Le directeur général de l’Observatoire d’études géopolitiques à Paris, Charles Saint-Prot, a estimé que «le récent démantèlement, au Maroc, d'une cellule terroriste, se réclamant du groupe Daech et s'appuyant sur des membres du Polisario, est une nouvelle preuve du danger que le mouvement séparatiste représente pour la région».

Et de poursuivre, «si le Polisario a toujours été un facteur de déstabilisation et d'insécurité pour affaiblir le Maroc, dans le cadre de la Guerre froide, il reste une marionnette du régime algérien qui poursuit des objectifs dangereux pour la paix et la sécurité au Maghreb et dans la zone sahélo-saharienne».

Dans une déclaration à la MAP, ce géopoliticien, spécialiste de la région, affirme que l'on retrouve ainsi des membres du Polisario dans des activités mafieuses ou terroristes en Libye, au Mali, dans certaines régions algériennes et en Mauritanie.
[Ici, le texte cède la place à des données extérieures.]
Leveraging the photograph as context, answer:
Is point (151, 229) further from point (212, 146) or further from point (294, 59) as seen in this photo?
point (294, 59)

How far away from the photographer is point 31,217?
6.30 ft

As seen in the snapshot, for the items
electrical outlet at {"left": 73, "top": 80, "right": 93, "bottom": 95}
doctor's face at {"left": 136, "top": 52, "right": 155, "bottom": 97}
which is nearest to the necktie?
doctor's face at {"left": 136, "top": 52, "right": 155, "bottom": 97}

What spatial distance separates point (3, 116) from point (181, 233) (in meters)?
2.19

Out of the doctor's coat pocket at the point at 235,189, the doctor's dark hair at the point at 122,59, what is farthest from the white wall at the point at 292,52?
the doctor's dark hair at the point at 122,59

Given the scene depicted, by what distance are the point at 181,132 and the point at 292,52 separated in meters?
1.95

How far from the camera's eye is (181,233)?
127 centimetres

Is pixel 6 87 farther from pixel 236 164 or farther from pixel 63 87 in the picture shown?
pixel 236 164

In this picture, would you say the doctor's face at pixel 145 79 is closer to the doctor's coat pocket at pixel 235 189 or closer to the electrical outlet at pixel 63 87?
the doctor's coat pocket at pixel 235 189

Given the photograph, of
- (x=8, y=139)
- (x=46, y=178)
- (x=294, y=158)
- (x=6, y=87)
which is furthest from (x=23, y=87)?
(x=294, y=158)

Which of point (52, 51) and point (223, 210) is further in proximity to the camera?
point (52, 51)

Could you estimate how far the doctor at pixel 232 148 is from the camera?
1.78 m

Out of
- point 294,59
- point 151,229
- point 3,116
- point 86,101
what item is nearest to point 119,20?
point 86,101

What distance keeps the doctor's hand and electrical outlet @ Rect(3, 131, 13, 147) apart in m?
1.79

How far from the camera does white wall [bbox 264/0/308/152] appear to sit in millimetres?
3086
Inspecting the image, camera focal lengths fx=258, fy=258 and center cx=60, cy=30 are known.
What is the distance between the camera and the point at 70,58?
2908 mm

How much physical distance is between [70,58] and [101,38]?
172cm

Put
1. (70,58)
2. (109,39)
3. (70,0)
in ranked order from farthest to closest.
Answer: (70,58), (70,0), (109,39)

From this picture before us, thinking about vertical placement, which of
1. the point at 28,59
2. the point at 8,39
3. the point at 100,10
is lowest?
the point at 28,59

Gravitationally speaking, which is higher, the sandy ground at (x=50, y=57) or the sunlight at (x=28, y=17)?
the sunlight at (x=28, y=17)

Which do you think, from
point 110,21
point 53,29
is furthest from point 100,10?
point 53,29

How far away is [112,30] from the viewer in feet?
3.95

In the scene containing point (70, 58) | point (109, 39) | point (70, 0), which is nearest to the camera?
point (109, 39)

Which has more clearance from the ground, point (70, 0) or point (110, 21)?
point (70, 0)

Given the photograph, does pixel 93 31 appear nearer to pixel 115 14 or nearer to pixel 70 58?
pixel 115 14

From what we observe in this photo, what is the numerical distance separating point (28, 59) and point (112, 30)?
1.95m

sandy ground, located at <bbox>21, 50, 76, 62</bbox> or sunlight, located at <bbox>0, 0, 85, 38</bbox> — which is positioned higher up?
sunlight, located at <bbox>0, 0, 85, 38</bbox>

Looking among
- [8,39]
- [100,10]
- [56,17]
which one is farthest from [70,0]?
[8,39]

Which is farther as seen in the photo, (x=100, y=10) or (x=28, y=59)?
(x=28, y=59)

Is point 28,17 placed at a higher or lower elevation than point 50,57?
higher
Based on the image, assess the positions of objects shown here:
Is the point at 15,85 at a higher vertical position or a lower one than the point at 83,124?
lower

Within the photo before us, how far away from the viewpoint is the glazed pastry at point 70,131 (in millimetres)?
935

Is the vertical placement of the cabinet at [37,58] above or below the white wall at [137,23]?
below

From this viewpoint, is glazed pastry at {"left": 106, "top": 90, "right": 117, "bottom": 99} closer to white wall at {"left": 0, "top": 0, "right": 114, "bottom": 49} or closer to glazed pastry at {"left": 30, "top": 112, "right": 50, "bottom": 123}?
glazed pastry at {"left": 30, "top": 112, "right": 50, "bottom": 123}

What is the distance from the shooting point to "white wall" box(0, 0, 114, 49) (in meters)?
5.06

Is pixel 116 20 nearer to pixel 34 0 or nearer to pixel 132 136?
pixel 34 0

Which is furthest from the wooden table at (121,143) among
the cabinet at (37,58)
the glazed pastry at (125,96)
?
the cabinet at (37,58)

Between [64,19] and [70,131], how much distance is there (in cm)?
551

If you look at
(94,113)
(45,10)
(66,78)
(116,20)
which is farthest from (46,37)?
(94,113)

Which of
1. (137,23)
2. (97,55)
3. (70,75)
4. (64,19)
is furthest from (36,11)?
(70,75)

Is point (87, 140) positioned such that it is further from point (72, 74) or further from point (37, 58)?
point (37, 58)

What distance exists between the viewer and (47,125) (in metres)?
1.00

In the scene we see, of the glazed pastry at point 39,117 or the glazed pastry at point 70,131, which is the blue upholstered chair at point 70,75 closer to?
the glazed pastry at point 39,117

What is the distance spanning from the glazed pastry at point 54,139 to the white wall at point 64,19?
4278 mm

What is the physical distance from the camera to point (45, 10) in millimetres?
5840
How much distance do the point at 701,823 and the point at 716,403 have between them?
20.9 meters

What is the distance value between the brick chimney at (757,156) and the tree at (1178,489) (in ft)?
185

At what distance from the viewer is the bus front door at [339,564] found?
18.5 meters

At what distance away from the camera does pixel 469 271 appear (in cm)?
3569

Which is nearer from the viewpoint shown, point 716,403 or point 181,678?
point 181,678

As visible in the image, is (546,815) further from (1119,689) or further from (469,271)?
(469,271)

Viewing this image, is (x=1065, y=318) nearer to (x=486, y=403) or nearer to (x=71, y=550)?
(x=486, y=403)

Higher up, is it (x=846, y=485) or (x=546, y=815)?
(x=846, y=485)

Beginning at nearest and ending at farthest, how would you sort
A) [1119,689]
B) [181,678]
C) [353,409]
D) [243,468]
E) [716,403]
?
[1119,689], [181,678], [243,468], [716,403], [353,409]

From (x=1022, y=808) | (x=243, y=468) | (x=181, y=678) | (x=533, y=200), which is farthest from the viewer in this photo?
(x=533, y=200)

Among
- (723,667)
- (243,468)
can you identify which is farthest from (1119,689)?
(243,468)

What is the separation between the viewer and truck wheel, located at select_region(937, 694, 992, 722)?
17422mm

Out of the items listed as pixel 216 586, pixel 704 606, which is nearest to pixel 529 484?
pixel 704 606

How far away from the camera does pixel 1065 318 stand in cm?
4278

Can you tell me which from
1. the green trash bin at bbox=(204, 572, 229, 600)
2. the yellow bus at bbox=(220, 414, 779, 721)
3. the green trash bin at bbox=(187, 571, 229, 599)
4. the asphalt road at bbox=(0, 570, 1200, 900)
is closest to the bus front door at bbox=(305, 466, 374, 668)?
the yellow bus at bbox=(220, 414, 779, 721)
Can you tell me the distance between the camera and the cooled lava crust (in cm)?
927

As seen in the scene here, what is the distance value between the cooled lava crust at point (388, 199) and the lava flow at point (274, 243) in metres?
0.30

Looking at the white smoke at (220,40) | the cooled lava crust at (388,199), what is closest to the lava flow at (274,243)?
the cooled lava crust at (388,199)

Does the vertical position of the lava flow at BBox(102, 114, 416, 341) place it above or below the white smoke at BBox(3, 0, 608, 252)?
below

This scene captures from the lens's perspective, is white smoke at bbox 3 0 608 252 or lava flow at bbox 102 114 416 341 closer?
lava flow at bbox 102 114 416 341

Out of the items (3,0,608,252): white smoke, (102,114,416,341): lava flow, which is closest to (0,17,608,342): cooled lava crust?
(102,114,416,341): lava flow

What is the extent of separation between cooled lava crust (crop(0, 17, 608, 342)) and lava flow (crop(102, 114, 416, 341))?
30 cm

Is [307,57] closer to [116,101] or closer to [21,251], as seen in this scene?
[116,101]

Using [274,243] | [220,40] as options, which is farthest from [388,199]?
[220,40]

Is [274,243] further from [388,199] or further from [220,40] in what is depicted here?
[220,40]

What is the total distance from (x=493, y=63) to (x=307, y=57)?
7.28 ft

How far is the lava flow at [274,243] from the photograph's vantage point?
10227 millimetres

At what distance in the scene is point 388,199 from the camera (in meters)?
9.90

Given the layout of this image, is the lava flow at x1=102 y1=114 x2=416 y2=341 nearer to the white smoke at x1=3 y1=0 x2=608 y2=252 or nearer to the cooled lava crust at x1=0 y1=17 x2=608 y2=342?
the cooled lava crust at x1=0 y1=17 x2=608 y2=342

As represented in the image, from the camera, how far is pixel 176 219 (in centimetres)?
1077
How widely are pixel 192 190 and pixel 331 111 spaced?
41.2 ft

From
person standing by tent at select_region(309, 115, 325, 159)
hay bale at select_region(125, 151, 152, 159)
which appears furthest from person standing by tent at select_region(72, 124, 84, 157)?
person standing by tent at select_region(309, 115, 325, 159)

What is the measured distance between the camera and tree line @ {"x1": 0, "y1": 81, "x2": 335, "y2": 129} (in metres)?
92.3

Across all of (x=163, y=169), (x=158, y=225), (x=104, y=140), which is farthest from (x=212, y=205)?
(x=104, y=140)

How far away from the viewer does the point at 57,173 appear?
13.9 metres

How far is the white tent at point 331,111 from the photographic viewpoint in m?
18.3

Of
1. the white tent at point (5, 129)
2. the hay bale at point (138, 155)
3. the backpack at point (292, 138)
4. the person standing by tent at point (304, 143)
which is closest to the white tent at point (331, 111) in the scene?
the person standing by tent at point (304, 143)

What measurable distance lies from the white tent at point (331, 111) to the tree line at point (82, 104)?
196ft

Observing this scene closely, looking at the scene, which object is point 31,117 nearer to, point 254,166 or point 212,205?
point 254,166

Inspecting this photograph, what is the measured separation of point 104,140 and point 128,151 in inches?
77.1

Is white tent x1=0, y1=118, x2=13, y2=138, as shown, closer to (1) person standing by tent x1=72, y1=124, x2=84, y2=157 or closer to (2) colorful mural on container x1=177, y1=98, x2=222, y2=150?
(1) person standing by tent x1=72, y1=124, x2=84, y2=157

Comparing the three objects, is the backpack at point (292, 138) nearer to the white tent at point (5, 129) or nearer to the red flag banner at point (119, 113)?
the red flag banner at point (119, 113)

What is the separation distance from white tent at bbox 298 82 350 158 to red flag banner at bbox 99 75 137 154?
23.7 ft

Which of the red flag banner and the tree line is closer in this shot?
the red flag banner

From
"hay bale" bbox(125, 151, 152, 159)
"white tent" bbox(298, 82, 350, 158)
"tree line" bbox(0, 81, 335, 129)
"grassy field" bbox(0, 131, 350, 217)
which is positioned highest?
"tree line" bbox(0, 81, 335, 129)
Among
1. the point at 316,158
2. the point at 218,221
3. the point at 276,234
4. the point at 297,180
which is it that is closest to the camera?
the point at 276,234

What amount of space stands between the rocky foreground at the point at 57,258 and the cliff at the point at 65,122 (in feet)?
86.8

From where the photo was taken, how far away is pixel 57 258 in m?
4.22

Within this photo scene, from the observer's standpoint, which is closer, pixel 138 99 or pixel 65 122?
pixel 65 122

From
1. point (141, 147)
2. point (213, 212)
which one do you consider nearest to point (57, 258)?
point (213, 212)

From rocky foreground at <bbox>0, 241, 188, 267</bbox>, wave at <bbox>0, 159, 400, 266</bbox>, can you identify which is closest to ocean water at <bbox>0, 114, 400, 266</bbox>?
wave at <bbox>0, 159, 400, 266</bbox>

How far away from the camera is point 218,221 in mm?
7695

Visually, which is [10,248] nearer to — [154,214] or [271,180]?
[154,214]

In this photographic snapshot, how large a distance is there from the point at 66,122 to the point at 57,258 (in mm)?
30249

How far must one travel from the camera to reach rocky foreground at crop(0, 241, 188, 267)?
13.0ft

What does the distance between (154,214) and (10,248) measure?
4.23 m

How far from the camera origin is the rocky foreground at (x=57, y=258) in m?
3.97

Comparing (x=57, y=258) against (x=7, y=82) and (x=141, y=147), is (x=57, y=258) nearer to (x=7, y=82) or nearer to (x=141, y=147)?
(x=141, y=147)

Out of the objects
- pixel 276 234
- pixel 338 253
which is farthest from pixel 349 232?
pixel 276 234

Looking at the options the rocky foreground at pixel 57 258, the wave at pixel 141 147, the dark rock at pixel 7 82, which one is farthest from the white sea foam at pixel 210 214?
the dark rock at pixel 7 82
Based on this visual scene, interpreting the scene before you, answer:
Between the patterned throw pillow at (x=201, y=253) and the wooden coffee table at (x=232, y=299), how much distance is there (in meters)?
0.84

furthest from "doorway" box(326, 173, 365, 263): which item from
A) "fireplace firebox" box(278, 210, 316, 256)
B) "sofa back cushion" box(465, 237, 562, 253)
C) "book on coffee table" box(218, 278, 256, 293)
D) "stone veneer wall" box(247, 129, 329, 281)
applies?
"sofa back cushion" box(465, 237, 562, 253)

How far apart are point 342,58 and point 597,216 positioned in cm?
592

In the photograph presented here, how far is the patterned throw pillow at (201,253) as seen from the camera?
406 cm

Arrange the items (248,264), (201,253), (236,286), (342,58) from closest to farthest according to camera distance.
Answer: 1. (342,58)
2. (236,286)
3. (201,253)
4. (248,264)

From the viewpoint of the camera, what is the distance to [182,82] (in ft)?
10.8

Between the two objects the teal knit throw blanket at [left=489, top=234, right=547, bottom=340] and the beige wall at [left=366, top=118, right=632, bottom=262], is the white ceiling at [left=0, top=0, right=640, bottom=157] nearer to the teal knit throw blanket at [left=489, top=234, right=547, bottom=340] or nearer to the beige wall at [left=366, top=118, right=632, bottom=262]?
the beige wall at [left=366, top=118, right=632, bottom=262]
Il a ainsi rappelé un rapport récent, sur le terrorisme dans le monde, réalisé par une agence japonaise de renseignement placée sous la tutelle du ministère nippon de la Justice, qui a révélé les connexions entre le Polisario et les groupes terroristes, notamment Aqmi, Al Mourabitoune, de l'Algérien Mokhtar Belmokhtar et d'autres groupes locaux dans la zone du Sahel, notamment au Mali.